+++ Given information +++
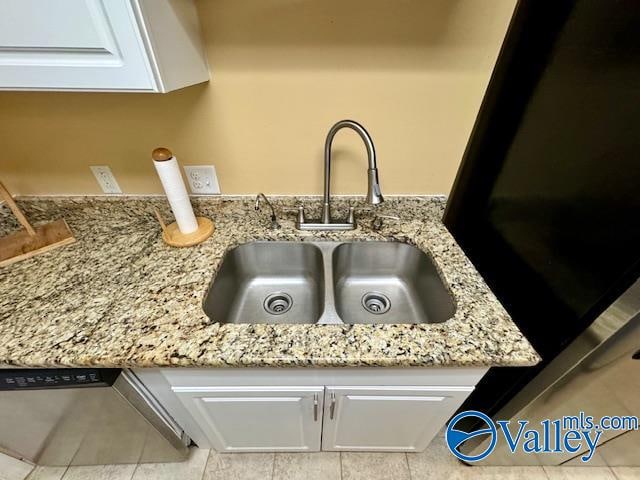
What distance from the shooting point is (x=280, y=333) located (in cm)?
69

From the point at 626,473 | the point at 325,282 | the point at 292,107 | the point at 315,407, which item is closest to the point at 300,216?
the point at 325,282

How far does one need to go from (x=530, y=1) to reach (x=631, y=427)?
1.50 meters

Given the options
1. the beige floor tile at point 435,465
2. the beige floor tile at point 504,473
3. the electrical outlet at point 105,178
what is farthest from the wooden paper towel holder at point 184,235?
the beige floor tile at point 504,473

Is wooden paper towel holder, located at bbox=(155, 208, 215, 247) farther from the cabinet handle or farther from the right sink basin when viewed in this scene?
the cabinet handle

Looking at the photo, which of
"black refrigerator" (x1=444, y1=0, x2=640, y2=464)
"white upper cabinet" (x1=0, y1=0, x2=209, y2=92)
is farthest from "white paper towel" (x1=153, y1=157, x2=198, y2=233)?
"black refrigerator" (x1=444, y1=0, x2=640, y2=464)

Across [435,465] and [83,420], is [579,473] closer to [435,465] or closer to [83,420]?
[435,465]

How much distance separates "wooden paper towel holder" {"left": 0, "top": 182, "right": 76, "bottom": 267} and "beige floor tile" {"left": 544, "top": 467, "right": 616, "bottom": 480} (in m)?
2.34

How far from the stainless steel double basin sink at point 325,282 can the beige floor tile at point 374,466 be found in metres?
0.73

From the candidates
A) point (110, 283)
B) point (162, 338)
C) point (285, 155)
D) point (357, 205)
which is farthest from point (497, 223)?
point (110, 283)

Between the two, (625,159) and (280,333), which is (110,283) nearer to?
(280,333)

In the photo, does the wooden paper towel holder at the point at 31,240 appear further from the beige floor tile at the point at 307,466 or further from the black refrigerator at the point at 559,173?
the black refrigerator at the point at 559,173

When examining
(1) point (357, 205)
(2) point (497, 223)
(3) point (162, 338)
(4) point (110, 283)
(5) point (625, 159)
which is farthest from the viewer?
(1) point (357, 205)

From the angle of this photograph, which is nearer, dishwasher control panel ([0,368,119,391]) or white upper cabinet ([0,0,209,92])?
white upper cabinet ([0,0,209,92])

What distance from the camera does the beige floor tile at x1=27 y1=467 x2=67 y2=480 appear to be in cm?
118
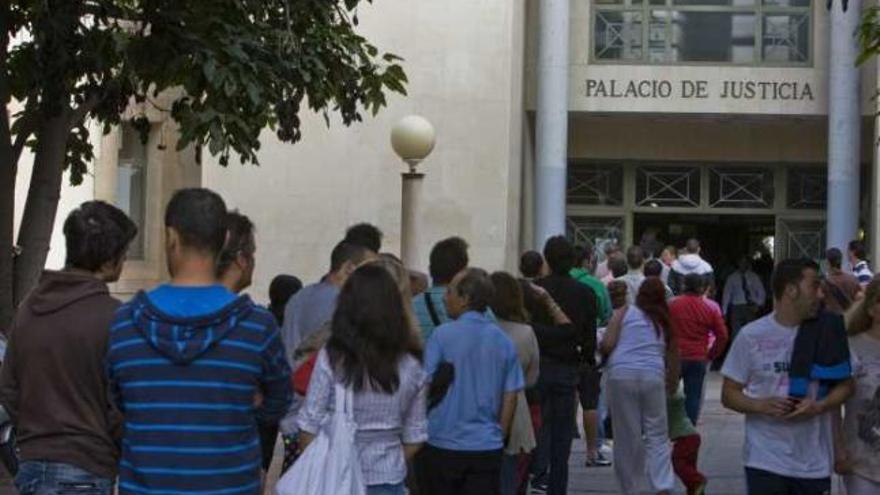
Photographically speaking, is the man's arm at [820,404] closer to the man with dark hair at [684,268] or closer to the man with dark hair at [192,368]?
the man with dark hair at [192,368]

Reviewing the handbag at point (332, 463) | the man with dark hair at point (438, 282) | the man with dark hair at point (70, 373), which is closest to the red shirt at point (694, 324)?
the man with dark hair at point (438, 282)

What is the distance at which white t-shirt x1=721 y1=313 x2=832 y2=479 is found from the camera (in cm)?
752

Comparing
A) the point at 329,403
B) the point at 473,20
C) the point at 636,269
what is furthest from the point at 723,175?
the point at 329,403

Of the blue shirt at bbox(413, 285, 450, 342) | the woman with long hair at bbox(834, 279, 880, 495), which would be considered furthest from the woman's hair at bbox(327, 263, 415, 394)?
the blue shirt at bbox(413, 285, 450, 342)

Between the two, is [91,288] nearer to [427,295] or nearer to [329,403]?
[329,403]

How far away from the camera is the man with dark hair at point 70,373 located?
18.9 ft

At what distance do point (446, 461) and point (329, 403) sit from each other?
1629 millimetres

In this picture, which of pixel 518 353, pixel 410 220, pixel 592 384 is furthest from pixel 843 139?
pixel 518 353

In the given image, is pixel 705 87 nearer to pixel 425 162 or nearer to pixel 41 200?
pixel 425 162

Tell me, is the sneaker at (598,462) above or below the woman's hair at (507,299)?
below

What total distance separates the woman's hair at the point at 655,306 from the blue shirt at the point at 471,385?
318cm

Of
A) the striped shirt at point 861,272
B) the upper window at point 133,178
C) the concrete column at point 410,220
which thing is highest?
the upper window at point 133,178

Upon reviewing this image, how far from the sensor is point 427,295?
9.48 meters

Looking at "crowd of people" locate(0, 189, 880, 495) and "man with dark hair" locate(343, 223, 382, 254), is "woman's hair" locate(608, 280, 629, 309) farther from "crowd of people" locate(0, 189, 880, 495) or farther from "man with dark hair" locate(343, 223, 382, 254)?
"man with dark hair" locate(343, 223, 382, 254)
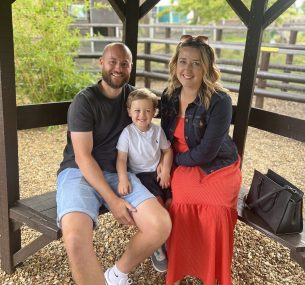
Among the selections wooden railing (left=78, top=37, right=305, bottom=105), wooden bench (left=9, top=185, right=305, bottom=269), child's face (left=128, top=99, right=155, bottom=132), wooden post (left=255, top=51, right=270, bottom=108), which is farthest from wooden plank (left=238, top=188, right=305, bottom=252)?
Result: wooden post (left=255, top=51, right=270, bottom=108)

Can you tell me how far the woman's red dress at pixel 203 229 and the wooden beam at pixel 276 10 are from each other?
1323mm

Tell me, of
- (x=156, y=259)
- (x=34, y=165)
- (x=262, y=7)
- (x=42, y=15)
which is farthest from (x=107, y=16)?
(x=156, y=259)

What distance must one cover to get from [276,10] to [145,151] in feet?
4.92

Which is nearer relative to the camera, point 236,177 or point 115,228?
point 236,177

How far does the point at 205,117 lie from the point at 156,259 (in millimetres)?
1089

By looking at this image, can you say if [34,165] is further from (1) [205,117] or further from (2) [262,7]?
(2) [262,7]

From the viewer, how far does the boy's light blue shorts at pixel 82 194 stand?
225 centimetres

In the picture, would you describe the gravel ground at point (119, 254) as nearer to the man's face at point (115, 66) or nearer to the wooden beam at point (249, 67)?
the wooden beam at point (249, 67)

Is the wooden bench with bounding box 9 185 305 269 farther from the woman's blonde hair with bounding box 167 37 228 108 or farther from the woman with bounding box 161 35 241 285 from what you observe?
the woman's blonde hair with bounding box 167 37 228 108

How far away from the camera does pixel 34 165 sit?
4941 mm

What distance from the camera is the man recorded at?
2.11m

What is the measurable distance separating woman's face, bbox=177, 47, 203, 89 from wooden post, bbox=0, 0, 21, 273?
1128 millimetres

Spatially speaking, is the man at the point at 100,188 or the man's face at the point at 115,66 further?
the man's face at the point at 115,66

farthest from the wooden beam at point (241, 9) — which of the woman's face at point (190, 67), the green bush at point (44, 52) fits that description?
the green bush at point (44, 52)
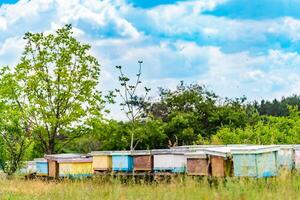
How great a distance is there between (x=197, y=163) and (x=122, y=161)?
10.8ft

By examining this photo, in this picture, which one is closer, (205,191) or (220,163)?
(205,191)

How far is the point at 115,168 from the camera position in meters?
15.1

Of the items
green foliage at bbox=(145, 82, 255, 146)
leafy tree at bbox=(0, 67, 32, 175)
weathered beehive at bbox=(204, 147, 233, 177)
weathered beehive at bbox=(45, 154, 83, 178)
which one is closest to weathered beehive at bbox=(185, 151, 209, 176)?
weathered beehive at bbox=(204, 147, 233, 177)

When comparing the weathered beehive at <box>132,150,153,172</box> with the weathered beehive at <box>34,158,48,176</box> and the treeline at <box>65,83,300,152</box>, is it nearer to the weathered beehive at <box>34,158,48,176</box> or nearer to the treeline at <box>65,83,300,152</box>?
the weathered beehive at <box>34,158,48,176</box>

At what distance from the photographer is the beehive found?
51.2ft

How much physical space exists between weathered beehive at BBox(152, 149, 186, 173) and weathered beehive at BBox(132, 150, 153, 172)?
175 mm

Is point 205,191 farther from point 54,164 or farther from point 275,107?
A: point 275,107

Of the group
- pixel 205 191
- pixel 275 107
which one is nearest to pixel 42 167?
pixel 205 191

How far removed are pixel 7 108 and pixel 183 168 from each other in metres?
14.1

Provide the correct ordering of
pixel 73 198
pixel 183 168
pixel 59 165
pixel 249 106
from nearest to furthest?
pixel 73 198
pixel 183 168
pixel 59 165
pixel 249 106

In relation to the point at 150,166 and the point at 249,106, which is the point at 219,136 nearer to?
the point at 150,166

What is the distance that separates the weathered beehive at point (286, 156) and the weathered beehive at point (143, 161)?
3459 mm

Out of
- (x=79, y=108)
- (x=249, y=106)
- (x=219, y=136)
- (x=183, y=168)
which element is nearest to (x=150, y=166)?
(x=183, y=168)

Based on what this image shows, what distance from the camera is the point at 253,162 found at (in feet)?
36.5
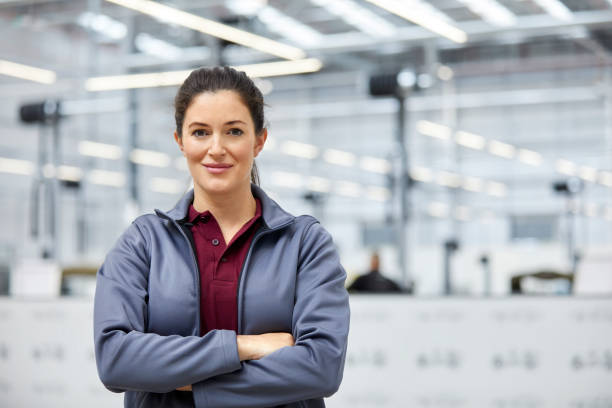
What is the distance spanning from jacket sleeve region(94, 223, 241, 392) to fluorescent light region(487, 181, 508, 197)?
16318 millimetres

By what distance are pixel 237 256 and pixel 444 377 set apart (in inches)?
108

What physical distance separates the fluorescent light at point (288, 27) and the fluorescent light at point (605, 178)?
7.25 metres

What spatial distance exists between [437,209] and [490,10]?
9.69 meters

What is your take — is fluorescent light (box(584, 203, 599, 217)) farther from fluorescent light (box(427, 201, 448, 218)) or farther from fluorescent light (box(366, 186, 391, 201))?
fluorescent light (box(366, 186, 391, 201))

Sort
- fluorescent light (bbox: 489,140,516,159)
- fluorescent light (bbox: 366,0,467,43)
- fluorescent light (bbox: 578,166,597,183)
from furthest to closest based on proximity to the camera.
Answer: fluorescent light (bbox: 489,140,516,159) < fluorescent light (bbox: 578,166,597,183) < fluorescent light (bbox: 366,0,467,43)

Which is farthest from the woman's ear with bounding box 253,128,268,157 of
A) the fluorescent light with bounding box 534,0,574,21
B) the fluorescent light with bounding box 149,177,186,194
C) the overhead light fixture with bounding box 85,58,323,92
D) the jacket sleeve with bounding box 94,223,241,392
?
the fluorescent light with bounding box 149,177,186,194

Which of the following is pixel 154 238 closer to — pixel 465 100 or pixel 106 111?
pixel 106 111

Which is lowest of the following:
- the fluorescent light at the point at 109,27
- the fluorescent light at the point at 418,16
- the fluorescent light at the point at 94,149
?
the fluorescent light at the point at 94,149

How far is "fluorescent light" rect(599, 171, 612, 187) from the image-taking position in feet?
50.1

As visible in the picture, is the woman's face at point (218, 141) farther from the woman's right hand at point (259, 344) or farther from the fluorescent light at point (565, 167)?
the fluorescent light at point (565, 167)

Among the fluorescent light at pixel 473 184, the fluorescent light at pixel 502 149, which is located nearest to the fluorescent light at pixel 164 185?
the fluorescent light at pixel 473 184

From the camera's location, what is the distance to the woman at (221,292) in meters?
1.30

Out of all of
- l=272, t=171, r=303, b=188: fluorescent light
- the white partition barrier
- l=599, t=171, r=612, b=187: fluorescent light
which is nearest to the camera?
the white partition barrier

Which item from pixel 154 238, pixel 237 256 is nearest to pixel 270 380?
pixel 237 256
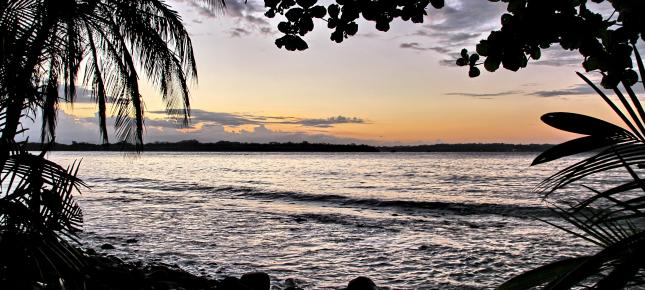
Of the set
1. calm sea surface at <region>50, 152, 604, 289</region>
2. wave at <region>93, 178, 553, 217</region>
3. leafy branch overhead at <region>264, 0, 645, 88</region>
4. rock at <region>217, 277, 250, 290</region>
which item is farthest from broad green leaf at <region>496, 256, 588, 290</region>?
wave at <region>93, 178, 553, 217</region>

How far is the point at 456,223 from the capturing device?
+++
▸ **Stated problem**
Print the rows verbatim, starting at the beginning of the rows and ending with the line that contains "1.50 meters", and include both ends. Leave the pictures out of your answer.

▸ **Complete answer**
What distance from the shooting point is (x=280, y=333) located (in cm)?
69

From the point at 626,473 | the point at 325,282 | the point at 292,107 | the point at 315,407, which item is closest to the point at 300,216?
the point at 325,282

How far does one need to go from (x=530, y=1) to reach (x=631, y=427)?
1.50 meters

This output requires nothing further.